Hanoi Old Quarter: A Charming Historian of Trades

Hanoi Old Quarter (Vietnamese spelling: Khu phố cổ Hà Nội) used to be the residential, manufacturing, and commercial center of Thang Long Capital City predating Hanoi. It’s part of the Hoan Kiem District in central Hanoi and spans around 10 square kilometers.

The Old Quarter is a keeper of Vietnamese history through the stories that have been told along its streets, in its cafes, and traditional houses. Despite the rapidly changing face of Hanoi as a burgeoning capital, architectural charms and traditional ways can still be found around the quarter.

History of the Hanoi Old Quarter

History of the Hanoi Old Quarter
[ by Patrick McGregor from Unsplash ]

The Old Quarter started out in the early 11th century as an urban throng east of Thang Long Capital City reaching the Red River (sông Hồng). Throughout the Ly and Tran Dynasties (11th – 14th century), people flocked from around the river delta, making this area the most crowded in Thang Long.

In the 15th century during the Le Dynasty, Chinese merchants started arriving. The French colonial period (1884 – 1945) ushered in further developments attracting traders from India and France.

Hanoi 36 Streets of Trades

Hanoi 36 Streets of Trades
[ by Huy Phan on Pexels ]

A common misconception is that the ‘Hanoi 36 Streets of Trades’ (Hà Nội 36 phố phường) or craft guilds is another name for the Old Quarter. Actually, this term is used for a specific urban area within Hanoi Capital City that includes the Old Quarter.

-- Data --
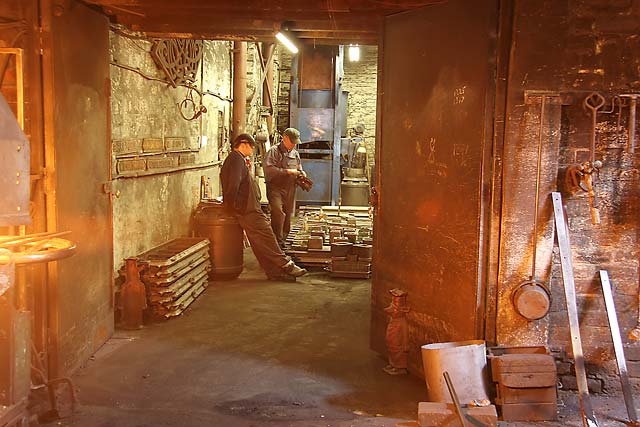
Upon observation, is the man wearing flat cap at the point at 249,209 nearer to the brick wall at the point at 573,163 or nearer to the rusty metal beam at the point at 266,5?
the rusty metal beam at the point at 266,5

-- Exercise --
Please edit the stretch from "In the 15th" through "India and France." in the Hanoi Old Quarter article, putting "brought" in place of "ushered in". Rely only on the Hanoi Old Quarter article, not on the listing.

-- Written answer --
In the 15th century during the Le Dynasty, Chinese merchants started arriving. The French colonial period (1884 – 1945) brought further developments attracting traders from India and France.